I’ve bought some Performance Lab products (following a recommendation from Alex in a private conversation). They have better reviews on Vaga and are a bit cheaper than the Athletic Greens.
I find that being tired makes my mind wander a lot when reading longform things (e.g., papers, posts, not things like Slack messages or emails), so when I’m tired I usually try to do things other than reading.
If I’m just a bit or moderately tired, I usually find I’m still about as able to write as normal. If I’m very tired, I’ll still often be able to write quickly, but then when I later read what I wrote I’ll feel that it was unclear, poorly structured, and more typo-strewn than usual. So when very tired, I try to avoid writing longform things (e.g., actual research outputs).
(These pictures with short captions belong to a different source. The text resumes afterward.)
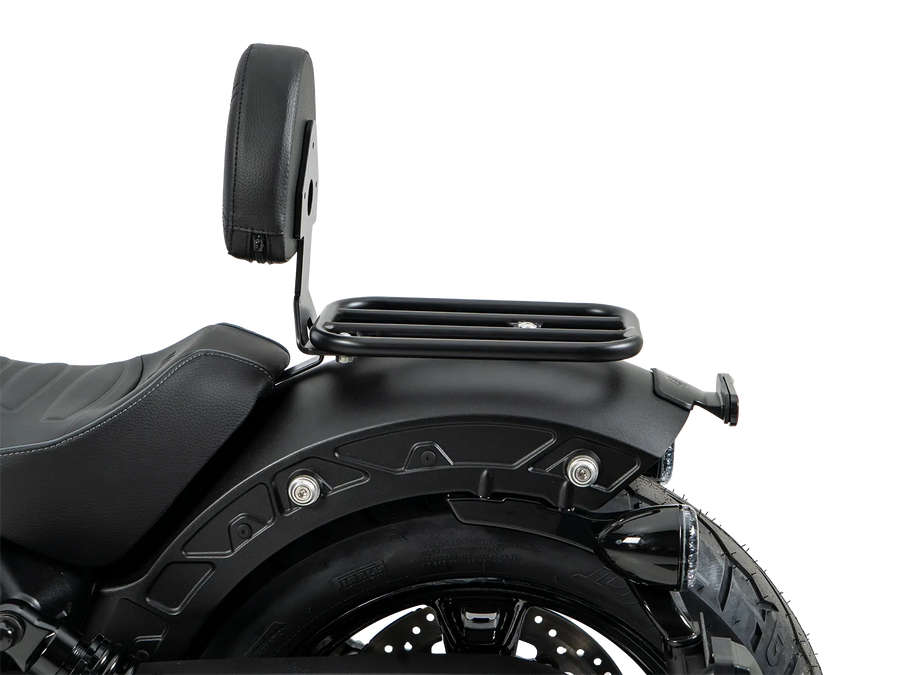 INDICKÝ Scout Sixty Bobber [2025-] – SOLORACK S OPĚRKOU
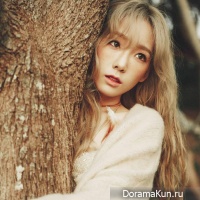 Taeyeon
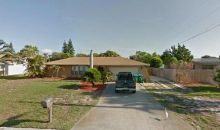 4Th Melbourne Beach, FL 32951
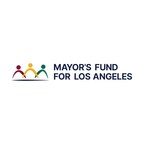 Mayor’s Fund’s Eviction-prevention Program Receives .8 Million Investment from Bob & Dolores Hope Foundation and Health Net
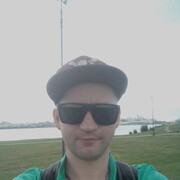 ���������� �����, ���� ������� �������, 33 ����, ������������ ��� ������, ����� � ���������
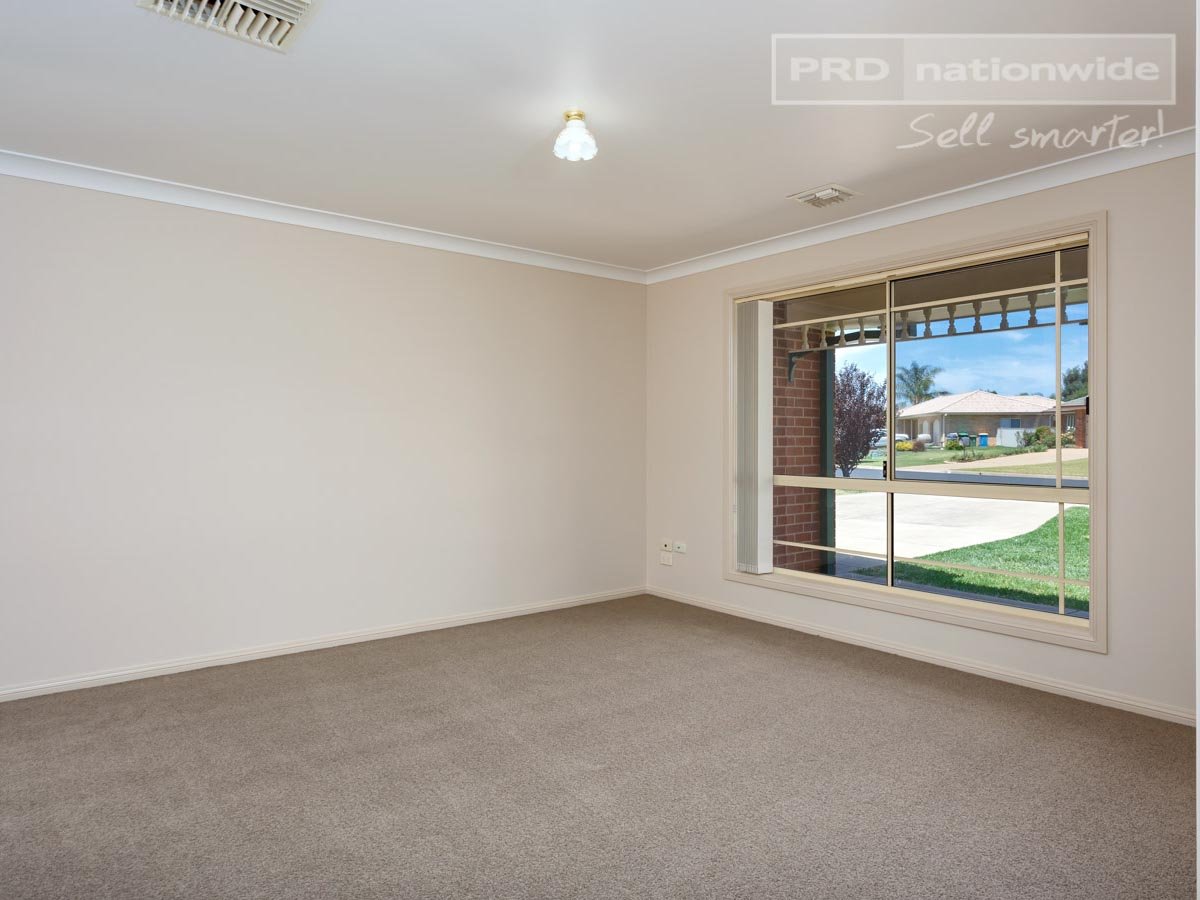 23 Wonkana Road GLENFIELD PARK 3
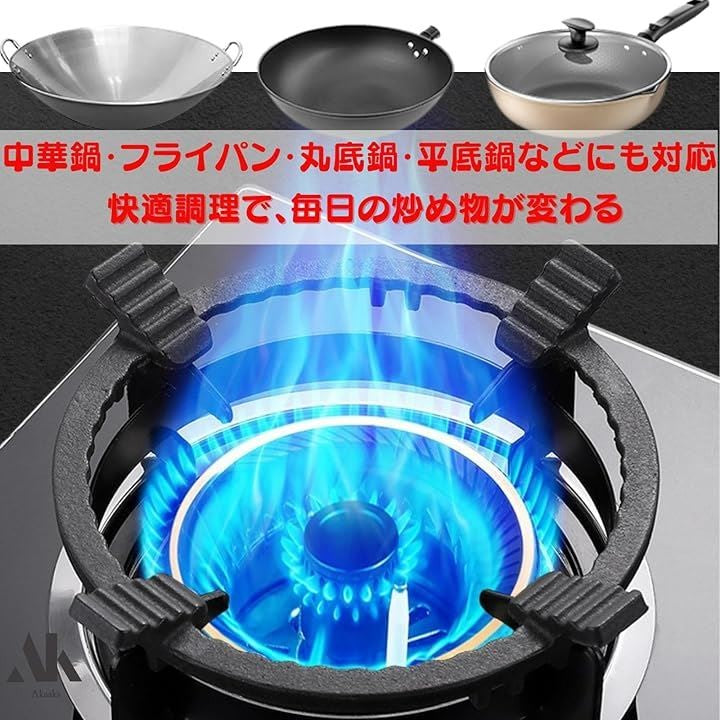 ffffbe3b3810ffffffffffff03e007e001d303e50fe107e5045d015300532003000000000000920000a98fabb3979e87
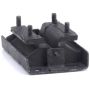 ANCHOR MOUNTS 2882 TRANSMISSION MNT REAR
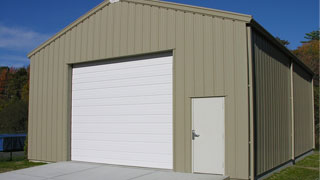 Garage Door Openers at Connelly Estate, Florida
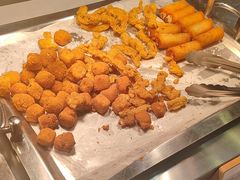 -稻香酒家·34年老字号·港式粤菜(侨光店)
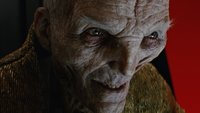 „Star Wars“ beantwortet großes Snoke-Mysterium – und wirft doch neue Fragen auf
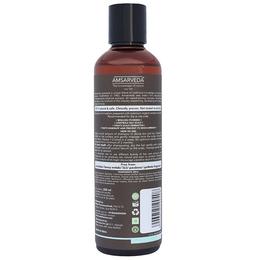 Amsarveda Dandruff Control Shampoo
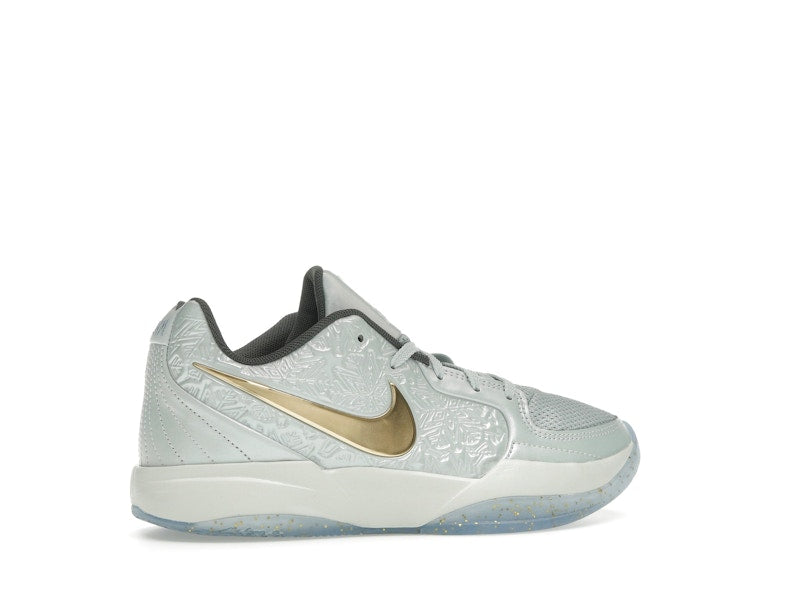 Nike Ja 2 Tree Topper (GS)
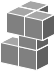 images/pieces/polycubes/Jb6.png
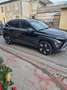 Hyundai KONA 1.6 gdi hev X Class Premium Pack 2wd 141cv dct - thumbnail 1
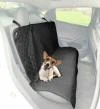 SIXTOL Ochranná deka do auta pod psa CAR ROCKY S SIXTOL Ochranná deka do auta pod psa CAR ROCKY S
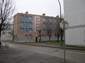  Immeubles, rue gabriel Groley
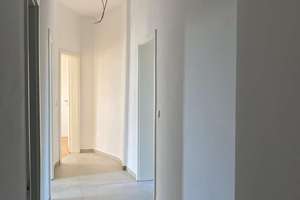Kernsanierte Wohnung mit großer Terrasse – Die vollständige Adresse der Immobilie erhältst du vom Anbieter., 45899 Buer, Gelsenkirchen – Vorschaubild 11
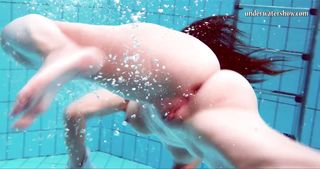 young naked perfect teen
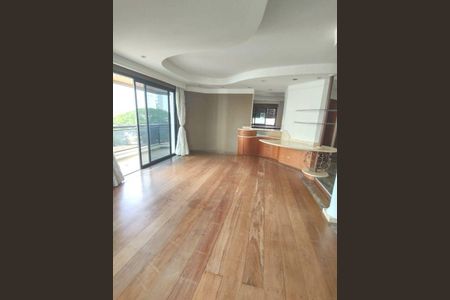 Apartamento à venda com 192m², 3 quartos e sem vaga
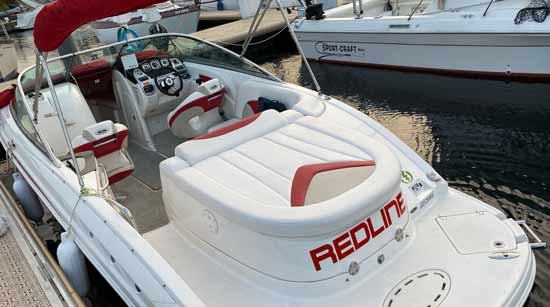 Custom Vinyl Lettering Boat Name Custom Vinyl Lettering Boat Name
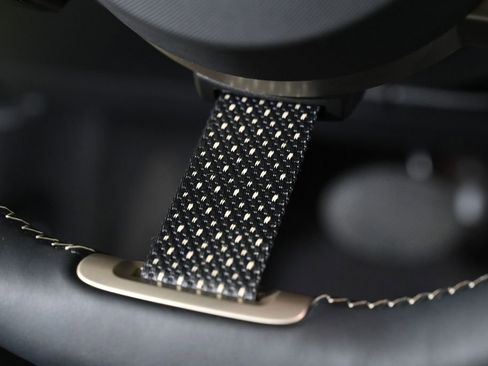 Certified 2025 MINI Cooper S image 13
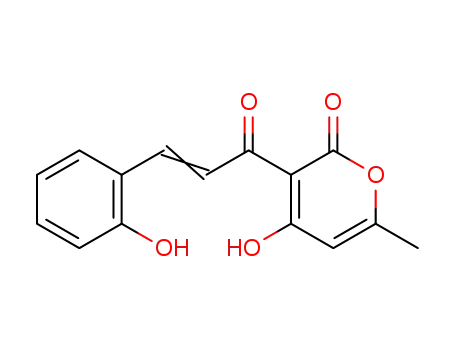 5166-97-2 Structure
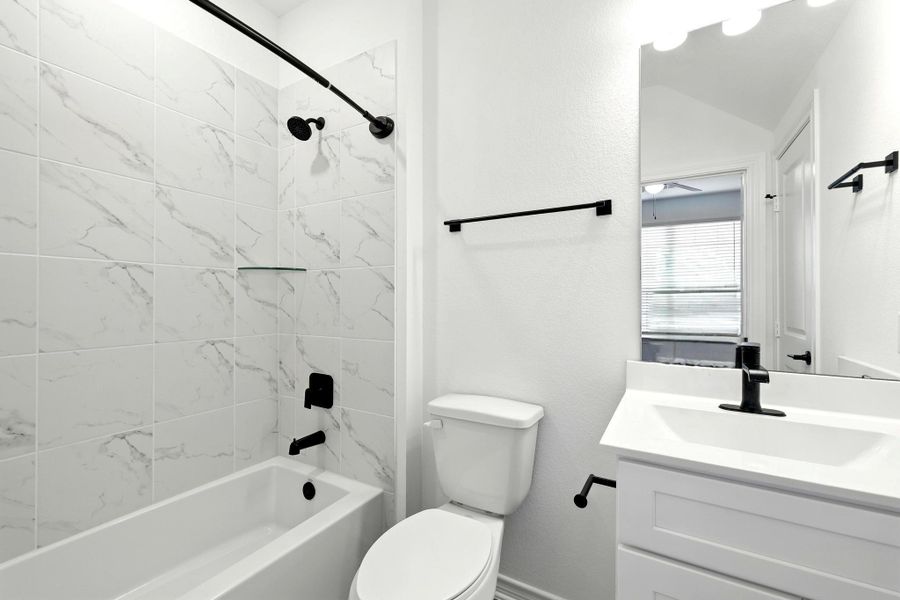 Image 13 of a home in Mavera. Image 13 of a home in Mavera.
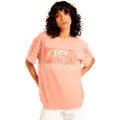 Billabong Beachbums T-shirt Med Korte ærmer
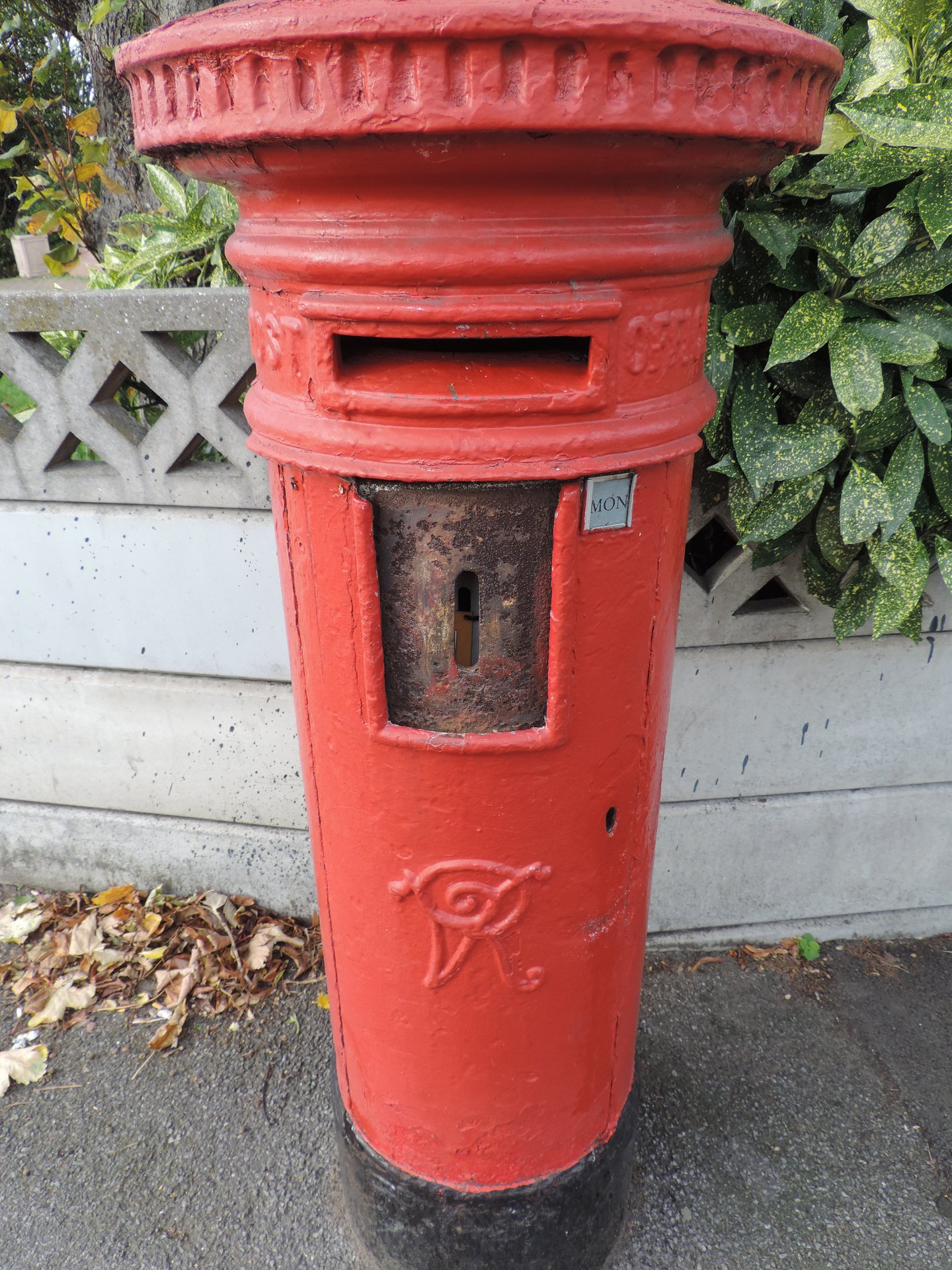 Colworth Road, Greater London photo 2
Things I find I’m still pretty able to do when tired include commenting on documents people want input on (I think I’m more able to focus on this than on regular reading because it’s more “interactive” or something), writing things like EA Forum comments, replying to emails and Slack messages and the like, doing miscellaneous admin-y tasks, and reflecting on the last week/month and planning the next. So I often do a disproportionate amount of such tasks during evenings or during days when I’m more tired than normal, and at other times do a disproportionate amount of reading and “substantive” writing.
Also, I’m fortunate enough to have flexible hours. So sometimes I just work less on days when I’m tired (perhaps spending more time with my wife), and then make up for it on other days.